Big questions remain: Will technology catapult us forward or deeply distract us from our mission?
The University of Virginia's Curry School of Education, Digital Promise, and the Jefferson Education Accelerator are hosting an Academic Symposium on Education Technology Efficacy on May 3-4, 2017 that will bring together key stakeholders to examine more critically what's working in education technology, and consider the role and relevance of efficacy research in enabling its promise. With the shared mission of educating ourselves and understanding what works to advance teaching and learning, we aim to elevate the ed tech conversation beyond its focus on scale and start talking about impact. We hope that our work will help entrepreneurs understand where to devote their energies and resources. We hope to cultivate the interests of school divisions and higher education institutions in asking for evidence of impact when they make procurement decisions. We hope to provide investors with the tools to use evidence to inform allocations of capital. We hope to inspire researchers willing to consider the role that technology can play in the future of education. And we hope that we can help professors, teachers, and leaders better understand how to leverage technology to drive outcomes for students.

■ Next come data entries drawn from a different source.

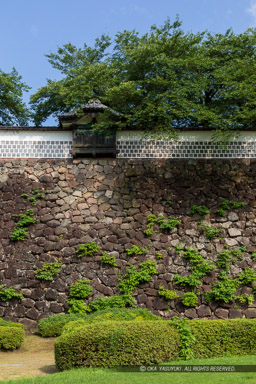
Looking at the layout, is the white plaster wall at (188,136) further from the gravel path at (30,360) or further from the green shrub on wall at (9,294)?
the gravel path at (30,360)

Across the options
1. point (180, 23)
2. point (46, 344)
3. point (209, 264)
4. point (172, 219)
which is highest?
point (180, 23)

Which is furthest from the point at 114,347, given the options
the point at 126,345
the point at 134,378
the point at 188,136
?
the point at 188,136

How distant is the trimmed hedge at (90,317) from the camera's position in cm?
1037

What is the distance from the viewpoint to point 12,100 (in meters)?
19.4

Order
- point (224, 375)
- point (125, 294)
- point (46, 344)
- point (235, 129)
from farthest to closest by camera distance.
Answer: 1. point (235, 129)
2. point (125, 294)
3. point (46, 344)
4. point (224, 375)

But all of this depends upon an open, candid dialogue among interested parties. To achieve this, we're inviting stakeholders who are researchers, entrepreneurs, university and school district leaders, investors and philanthropists, and teachers and professors, to join our Working Groups. Each Working Group will benefit from resources and support to explore a series of tough questions that influence, stymie, benefit, or shape the future of efficacy research on education technology. We've designed the Working Groups to bring together diverse stakeholders that don't often collaborate with the goal of generating insights that will be relevant and hard-hitting.
Technology can be a transformative force in education. But it will never achieve that aim if scale is allowed to be a proxy for impact. We must demand better information about the efficacy of our solutions. Join us as we work to move the conversation beyond popularity to proof.